Posted: 29 Aug 2008, 14:00
by ghost123uk
OK this weekend I will be taking my tired DG motor out and putting in the new ( second hand ) good one.

Whilst I am a pretty experienced amateur mechanic I have not swapped a VW T25 flat four out yet.

Having asked around, it seems the easy way to do it is to raise the rear of the van on axle stands to a minimum height of 2 feet and take the engine out complete with the gearbox. Apparently it makes the job much easier to re-fit the gearbox etc when it is out of the van.
Would this be good info ?

Looking for any tips...

Do I need any special tools ?

Posted: 29 Aug 2008, 14:21
by T'Onion
Take off as much of the ancillary's as you can , alternator, carb and manifold in one , dizzy , etc basically the more of the height you take off the less you have to rise the van , and i take it your putting on 'known' ancillarys just in case it doesnt start ,

a good trolley jack or bread cart to pull the engine out on / with

you can just do the engine but if it pleases you to do the gearbox at the same time then happy days for you , depends on whom is helping you

I'd do the clutch at the same time ,

and mark up any wiring ,carb , dizzy etc and the lpg stuff , a little time doing this could save you hours of hair pulling

good look , try doing a write up/picture's about it for the wiki

Posted: 29 Aug 2008, 14:51
by Ian Hulley
As Mr T. says .... is the replacement from a manual ? If not and if yours is a manual you have the issues of the flywheel and spigot bearing.

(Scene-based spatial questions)
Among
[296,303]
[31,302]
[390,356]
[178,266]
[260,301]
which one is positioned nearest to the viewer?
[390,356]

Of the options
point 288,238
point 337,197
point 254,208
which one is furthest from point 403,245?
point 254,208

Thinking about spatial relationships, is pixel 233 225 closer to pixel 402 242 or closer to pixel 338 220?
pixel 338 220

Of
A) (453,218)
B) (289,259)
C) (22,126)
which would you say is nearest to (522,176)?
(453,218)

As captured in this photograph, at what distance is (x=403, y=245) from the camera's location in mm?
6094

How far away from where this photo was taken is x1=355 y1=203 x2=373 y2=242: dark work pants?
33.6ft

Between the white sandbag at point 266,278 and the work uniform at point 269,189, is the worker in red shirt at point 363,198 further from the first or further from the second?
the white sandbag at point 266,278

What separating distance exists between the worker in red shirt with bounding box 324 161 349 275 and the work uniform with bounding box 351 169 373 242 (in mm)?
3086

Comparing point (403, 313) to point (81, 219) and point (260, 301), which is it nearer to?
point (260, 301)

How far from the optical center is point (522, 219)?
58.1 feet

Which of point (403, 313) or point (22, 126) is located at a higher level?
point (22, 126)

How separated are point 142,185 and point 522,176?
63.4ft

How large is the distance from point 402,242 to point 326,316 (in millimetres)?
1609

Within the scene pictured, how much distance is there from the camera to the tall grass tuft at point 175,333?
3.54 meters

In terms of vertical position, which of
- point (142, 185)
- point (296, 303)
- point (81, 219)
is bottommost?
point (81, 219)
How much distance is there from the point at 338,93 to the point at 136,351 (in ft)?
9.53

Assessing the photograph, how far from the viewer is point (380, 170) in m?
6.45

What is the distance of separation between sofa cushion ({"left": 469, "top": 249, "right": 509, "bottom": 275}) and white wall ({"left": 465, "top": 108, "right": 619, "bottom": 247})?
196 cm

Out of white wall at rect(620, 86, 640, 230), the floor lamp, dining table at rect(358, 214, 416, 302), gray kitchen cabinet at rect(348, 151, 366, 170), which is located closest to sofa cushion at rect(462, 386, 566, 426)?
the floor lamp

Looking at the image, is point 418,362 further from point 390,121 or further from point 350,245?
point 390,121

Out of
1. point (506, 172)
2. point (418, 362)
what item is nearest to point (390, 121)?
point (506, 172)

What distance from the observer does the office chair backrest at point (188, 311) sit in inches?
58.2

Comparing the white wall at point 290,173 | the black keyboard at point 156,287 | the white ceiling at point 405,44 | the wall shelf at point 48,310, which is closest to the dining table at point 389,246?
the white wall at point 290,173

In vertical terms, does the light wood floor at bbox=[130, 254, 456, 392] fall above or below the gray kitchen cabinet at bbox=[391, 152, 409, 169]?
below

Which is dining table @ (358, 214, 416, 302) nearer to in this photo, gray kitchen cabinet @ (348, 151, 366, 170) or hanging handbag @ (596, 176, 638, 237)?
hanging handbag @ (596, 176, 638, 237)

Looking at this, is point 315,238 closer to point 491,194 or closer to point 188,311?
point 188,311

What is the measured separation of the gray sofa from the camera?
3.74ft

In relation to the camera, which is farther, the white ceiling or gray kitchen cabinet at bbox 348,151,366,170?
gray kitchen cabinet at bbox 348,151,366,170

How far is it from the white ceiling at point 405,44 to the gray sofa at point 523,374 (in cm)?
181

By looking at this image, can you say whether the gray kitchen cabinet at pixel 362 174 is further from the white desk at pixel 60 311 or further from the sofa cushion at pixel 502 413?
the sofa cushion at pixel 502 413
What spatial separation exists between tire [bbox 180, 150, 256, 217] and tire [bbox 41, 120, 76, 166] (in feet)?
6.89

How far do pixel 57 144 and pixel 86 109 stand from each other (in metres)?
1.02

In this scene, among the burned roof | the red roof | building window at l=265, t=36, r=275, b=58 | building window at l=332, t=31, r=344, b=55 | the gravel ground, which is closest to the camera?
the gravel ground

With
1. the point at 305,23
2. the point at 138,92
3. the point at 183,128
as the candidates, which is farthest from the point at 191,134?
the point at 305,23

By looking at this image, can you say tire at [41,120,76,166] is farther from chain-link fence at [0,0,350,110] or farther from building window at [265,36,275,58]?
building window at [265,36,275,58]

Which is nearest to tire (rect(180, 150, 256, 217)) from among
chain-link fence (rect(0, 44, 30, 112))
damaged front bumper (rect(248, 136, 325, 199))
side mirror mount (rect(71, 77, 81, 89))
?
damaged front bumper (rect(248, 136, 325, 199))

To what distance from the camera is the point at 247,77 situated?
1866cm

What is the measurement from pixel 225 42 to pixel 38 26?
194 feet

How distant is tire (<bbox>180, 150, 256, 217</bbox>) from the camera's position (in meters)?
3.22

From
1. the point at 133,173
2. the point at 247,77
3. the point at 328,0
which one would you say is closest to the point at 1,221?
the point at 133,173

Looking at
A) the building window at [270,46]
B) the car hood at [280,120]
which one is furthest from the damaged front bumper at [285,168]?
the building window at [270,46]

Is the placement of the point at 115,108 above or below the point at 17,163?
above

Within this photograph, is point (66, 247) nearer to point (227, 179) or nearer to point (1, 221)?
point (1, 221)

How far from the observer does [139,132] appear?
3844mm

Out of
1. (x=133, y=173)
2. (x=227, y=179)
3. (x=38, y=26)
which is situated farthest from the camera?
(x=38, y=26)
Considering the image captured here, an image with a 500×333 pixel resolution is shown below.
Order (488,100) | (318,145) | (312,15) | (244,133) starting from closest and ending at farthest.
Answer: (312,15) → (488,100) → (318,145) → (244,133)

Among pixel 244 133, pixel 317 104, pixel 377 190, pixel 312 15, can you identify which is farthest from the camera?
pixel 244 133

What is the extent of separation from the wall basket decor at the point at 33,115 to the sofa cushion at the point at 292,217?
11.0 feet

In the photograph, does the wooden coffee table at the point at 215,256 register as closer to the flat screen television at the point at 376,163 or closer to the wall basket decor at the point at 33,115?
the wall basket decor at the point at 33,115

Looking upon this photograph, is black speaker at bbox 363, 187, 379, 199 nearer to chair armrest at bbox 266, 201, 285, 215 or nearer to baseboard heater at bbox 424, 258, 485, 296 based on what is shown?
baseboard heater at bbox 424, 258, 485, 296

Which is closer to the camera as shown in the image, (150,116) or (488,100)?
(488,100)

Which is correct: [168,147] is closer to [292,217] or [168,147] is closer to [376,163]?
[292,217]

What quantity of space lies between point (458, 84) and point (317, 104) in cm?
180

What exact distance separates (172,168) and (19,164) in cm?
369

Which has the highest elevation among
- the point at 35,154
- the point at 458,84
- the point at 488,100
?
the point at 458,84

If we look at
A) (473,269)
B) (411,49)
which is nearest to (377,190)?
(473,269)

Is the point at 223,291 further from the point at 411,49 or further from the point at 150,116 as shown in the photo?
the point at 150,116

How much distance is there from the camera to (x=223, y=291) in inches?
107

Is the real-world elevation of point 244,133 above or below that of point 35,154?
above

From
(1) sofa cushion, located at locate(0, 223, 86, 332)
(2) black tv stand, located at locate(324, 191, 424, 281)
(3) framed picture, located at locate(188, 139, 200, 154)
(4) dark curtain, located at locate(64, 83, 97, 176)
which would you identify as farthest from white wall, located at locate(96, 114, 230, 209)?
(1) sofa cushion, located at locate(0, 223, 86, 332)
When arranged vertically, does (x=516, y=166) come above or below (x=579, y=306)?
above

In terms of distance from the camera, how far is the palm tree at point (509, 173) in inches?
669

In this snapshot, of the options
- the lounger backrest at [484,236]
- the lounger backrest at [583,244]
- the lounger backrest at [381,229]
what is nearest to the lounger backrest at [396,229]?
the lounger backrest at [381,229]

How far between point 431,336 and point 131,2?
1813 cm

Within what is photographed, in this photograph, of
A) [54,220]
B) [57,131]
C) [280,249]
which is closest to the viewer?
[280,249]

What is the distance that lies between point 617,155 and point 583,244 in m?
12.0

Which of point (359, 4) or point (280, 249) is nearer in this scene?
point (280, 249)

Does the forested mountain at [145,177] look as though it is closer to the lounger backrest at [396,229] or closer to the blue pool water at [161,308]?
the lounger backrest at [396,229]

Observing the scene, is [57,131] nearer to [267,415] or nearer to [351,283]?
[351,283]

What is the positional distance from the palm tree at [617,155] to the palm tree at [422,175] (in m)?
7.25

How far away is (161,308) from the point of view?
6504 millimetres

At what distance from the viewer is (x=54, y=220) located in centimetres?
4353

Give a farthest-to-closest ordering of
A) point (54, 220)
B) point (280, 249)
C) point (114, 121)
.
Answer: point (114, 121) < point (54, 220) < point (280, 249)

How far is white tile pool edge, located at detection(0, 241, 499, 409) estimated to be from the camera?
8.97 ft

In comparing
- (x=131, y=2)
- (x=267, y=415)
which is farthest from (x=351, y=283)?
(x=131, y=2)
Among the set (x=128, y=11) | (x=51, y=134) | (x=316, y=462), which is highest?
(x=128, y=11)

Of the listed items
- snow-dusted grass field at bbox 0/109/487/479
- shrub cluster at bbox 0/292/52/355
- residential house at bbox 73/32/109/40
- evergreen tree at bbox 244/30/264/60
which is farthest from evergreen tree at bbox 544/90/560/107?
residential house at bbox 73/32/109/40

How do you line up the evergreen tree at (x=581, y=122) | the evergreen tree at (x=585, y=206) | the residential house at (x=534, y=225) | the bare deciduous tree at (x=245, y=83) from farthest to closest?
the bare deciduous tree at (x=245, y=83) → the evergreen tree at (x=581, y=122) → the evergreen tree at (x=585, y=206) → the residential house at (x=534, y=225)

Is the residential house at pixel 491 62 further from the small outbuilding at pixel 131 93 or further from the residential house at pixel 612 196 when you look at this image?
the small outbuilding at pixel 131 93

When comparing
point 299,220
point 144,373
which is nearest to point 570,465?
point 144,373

— Required tasks —
- 1) Answer these questions from the engine swap thread:
(a) To what minimum height does ghost123uk say the rear of the van should be raised on axle stands?
(b) What does T'Onion suggest using to pull the engine out on or with?
(c) What two issues does Ian Hulley raise if the replacement engine is not from a manual but the van is?
- 2) Set down the part of the engine swap thread starting at "and mark up" and ending at "and spigot bearing.", word for word.

— Correct answers —
- 1)
(a) A minimum of 2 feet.
(b) A good trolley jack or bread cart.
(c) The flywheel and the spigot bearing.

- 2)
and mark up any wiring ,carb , dizzy etc and the lpg stuff , a little time doing this could save you hours of hair pulling

good look , try doing a write up/picture's about it for the wiki

Posted: 29 Aug 2008, 14:51
by Ian Hulley
As Mr T. says .... is the replacement from a manual ? If not and if yours is a manual you have the issues of the flywheel and spigot bearing.